Am Kapitalmarkt ist die Zinssenkung seit geraumer Zeit zum Stillstand gekommen. Und nicht nur das, seit einiger Zeit wird Kapital wieder teurer. Die Rendite zehnjähriger Anleihen und Pfandbriefe liegt näher bei acht als bei sieben Prozent, wie aus konjunkturpolitischen Gründen erwünscht wäre.

Nun sind kleine Schwankungen normal und stellen so lange kein Unglück dar, wie die Emittenten, das heißt in erster Linie die Öffentlichen Hände, solchen Realitäten zu folgen bereit sind.
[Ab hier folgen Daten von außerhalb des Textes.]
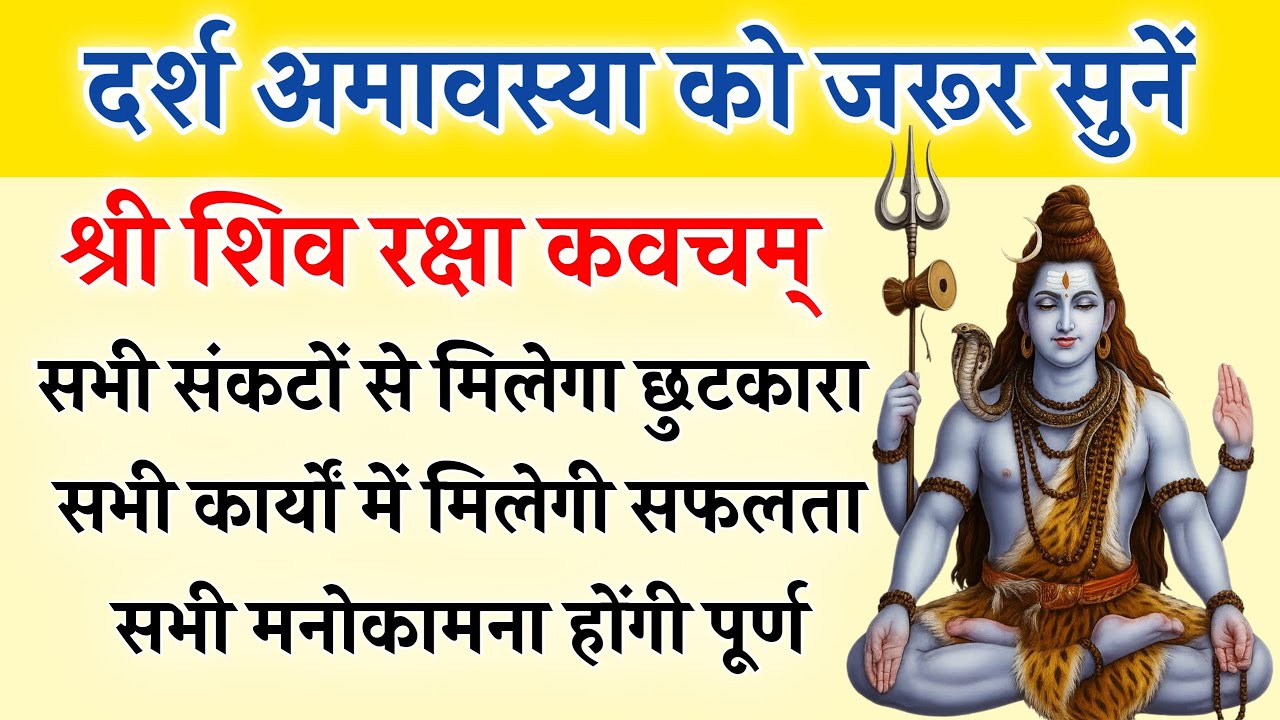 दर्श अमावस्या को जरूर सुनें

श्री शिव रक्षा कवचम्

सभी संकटों से मिलेगा छुटकारा
सभी कार्यों में मिलेगी सफलता
सभी मनोकामना होंगी पूर्ण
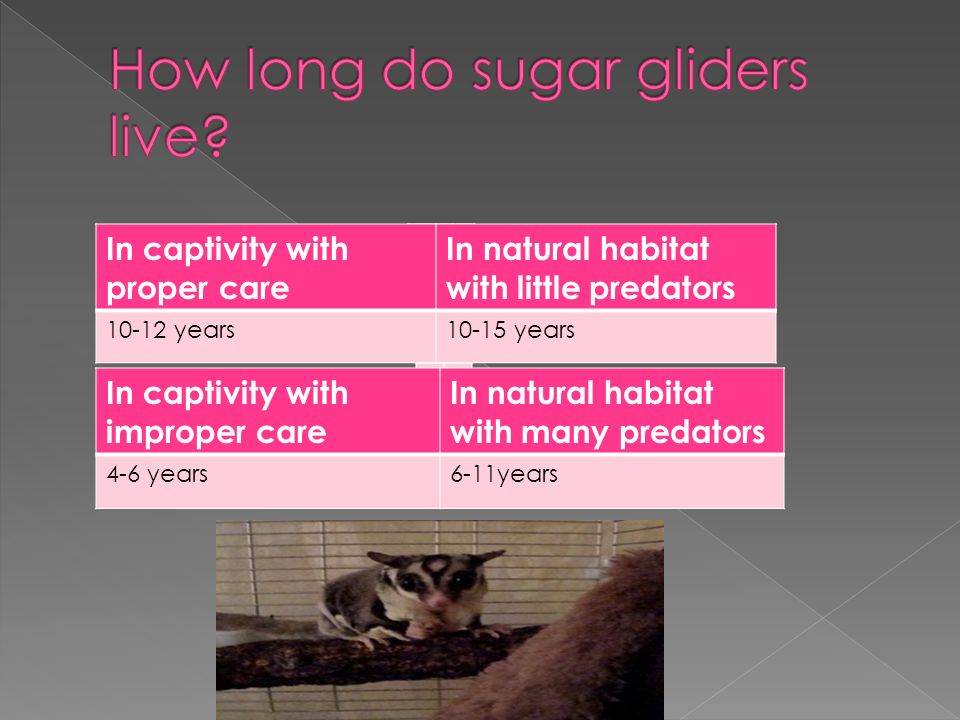 How long do sugar gliders live?

| In captivity with proper care | In natural habitat with little predators |
|---|---|
| 10-12 years | 10-15 years |

| In captivity with improper care | In natural habitat with many predators |
|---|---|
| 4-6 years | 6-11years |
Das ist zur Zeit nicht der Fall. Denn die jüngsten Länderanleihen, aber auch die neue Bundesanleihe, wurden den Zeichnern zu Konditionen angeboten, die alles andere als marktgerecht sind. Einige Banken haben denn auch darauf verzichtet, sie ihren Kunden anzubieten und die Quoten stillschweigend ins eigene Portefeuille genommen.

Das ist eine angemessene Reaktion. Denn letztlich sind die den Bundes- und Länderkonsortien angehörenden Banken für die Ausstattung der Anleihen mitverantwortlich. Wenn starrsinnig an nicht marktgerechten Konditionen festgehalten wird, geschient den Kreditinstituten recht, wenn sie auf den Anleihen sitzen bleiben. Sie sollten solche Papiere erst dann zum Verkauf stellen, wenn sie dies gegenüber ihrer Kundschaft auch mit gutem Gewissen können. Gegenwärtig also nicht. K. W.